Fact: no one anywhere believes the similar language used by Jeremiah and Job in regard to themselves, indicates a revealed metaphysical truth about their final unending misery. Nor does anyone anywhere believe their eventual blessedness, overshadowing their torment, renders their statements worthless as an expression of their misery and (in various ways) their crying needs for salvation, at the time they made those statements.
There may be good arguments for believing Judas will never be saved from his sins; but these are not them.
Its kind of hard to imagine someone that Jesus Christ literally hand-picked and personally chose (predestined?) to be his follower should be in hopeless damnation for doing nothing that any of the other hand-picked disciples didn’t do. They all betrayed Christ, Judas just did it a little more obviously, before doing his very best to reconcile himself back and make up for his mistake.
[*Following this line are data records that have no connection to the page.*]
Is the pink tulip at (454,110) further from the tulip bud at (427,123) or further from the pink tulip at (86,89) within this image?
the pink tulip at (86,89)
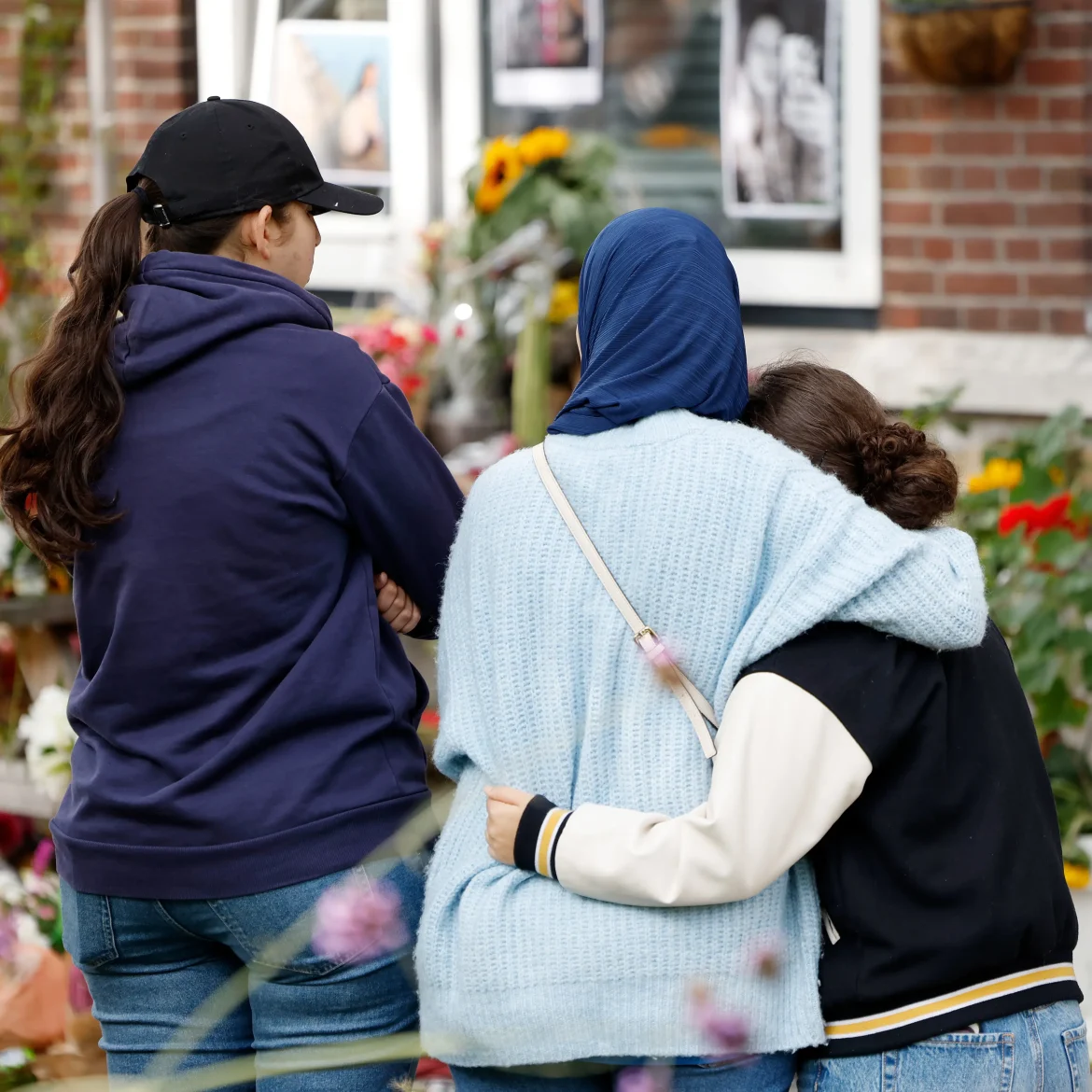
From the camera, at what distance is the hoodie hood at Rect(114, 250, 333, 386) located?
1695mm

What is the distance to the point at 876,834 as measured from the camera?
1531 millimetres

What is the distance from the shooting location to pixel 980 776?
1546 mm

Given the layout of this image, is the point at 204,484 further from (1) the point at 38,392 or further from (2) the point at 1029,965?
(2) the point at 1029,965

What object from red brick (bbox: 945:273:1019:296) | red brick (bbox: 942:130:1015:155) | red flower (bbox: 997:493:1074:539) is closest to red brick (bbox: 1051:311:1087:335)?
red brick (bbox: 945:273:1019:296)

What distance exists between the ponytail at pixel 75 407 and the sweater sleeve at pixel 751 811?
699 mm

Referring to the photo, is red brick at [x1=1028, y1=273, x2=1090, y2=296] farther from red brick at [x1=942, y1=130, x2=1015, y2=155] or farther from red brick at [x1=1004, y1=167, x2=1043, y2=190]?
red brick at [x1=942, y1=130, x2=1015, y2=155]

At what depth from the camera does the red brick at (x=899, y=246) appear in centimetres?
419

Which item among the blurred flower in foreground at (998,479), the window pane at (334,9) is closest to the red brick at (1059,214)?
the blurred flower in foreground at (998,479)

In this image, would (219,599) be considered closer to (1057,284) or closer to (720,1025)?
(720,1025)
Ironically; the religious leaders who put him up to the task refused to help him repent of it.
Fascinating how The Law did little to nothing to clean the man of the sins that The Law hired him to commit!
**He doesn’t seem to see any necessity of taking Christ’s words hyperbolically.
He takes them literally, and offers a perfectly logical interpretation.**
I wouldn’t agree with Augustine there either, but I think you’re wrong to call all comparosons a category error.
I disagree witn Augustine because I consider a happy existence better than no existience, and no existence better than an unhappy existence.
Existence in bliss is better than non-existence in the same way that one is greater than zero (and the fact that you’d have to exist in order to consciously recognize the truth of either statement doesn’t make either of them any less true.)
Existence in misery is worse than non-existence, in the same way that minus one is less than zero (and the fact that you’d have to exist in order to see and appreciate that fact doesn’t change it either.)
I know what it’s like to live in emotional pain, but I don’t find it helpful to view everything as relative.
If you view the pain as bad, happiness as good, and existence in a state of happiness as intrinsically better than non-existence, you can at least hope everything will be worthwhile in the end (and thank your Creator for bringing you into existence in the first place.)
If you view all things as relative, and existence (whether in pain or bliss) as essentially no better or worse than non-existence, I don’t see how you could ever be grateful to your Creator for bringing you into existence (and I strongly advise you not to use that line of argument with anyone who’s even remotely suicidal.)
Anyway, after all the times you brought this topic up in our private conversations (when I was more interested in your views on other things, and didn’t want to talk about this at all), I hope you’ll forgive me for replying to you here.
I see no reason not to take Christ’s words as literally as George MacDonald, and I believe there are states of existence that are better than non-existence.
That’s why God created us–to share the good we couldn’t experience if we didn’t exist.
P.S. However valuable you found the “category error” argument in your past debates with annihilationists, I believe it is a fallacious argument.
If it is an act of kindness for a man to shoot a horse who’s in constant pain, it would certainly be an act of kindness for God to end the suffering of the incorrigibly wicked (even if “they” didn’t exist to consciously see and appreciate that kindness once they were annihilated–playing semantics with personal pronouns doesn’t change that.)
To say otherwise is to say that it would be just as kind for God to go on tormenting them forever, and just as kind for the man to leave the horse to die in pain–that’s nonsense Jason.
Even if you disagree with annihilationists, you should treat them with “fair-togetherness,” and avoid the fallacious arguments (and you should be aware that this particular argument could be quite toxic to anyone who’s really questioning the value of existence.)